Top of Entries shown

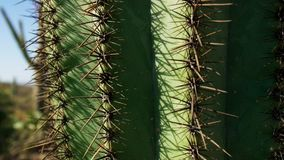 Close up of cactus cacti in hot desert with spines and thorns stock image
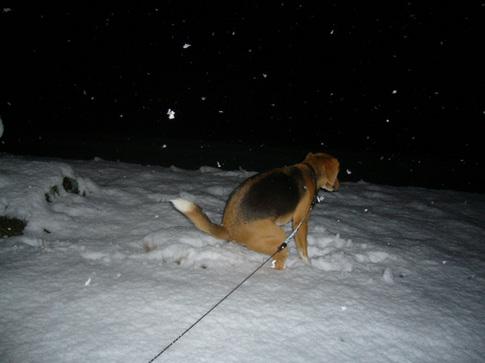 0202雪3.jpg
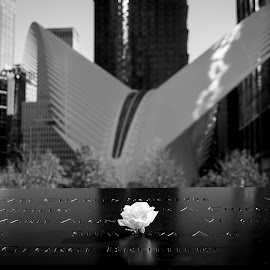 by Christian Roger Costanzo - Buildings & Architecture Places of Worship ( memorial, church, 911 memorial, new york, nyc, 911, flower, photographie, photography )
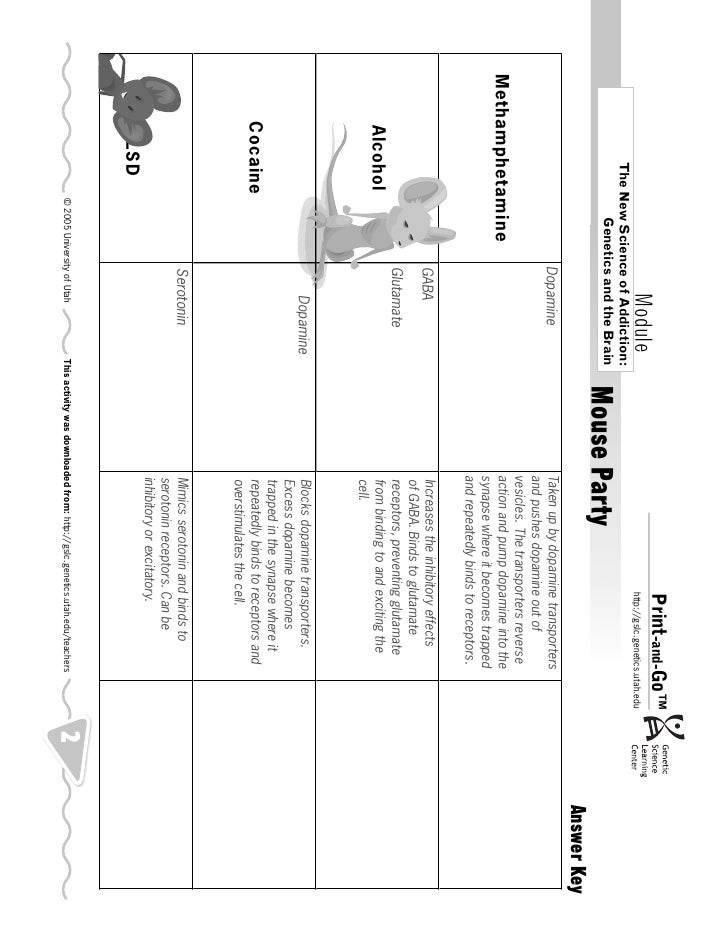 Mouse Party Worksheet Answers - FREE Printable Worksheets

Bottom of Entries shown
Top of Entries shown

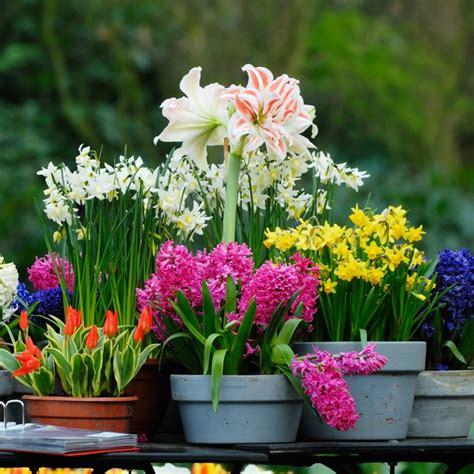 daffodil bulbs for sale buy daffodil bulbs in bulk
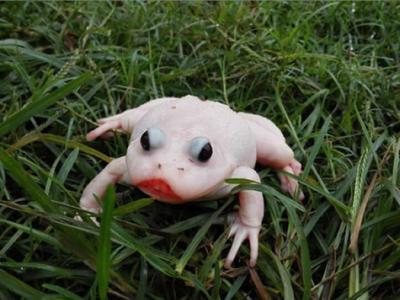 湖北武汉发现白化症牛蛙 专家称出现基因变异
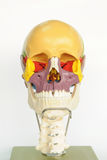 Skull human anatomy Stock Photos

Bottom of Entries shown

[Exercise] From the material above, output only the span of lines that starts at the one containing "湖北武汉发现白化症牛蛙 专家称出现基因变异" and finishes at the one containing "Skull human anatomy Stock Photos", word for word and free of pictures.

[Response]
 湖北武汉发现白化症牛蛙 专家称出现基因变异
 Skull human anatomy Stock Photos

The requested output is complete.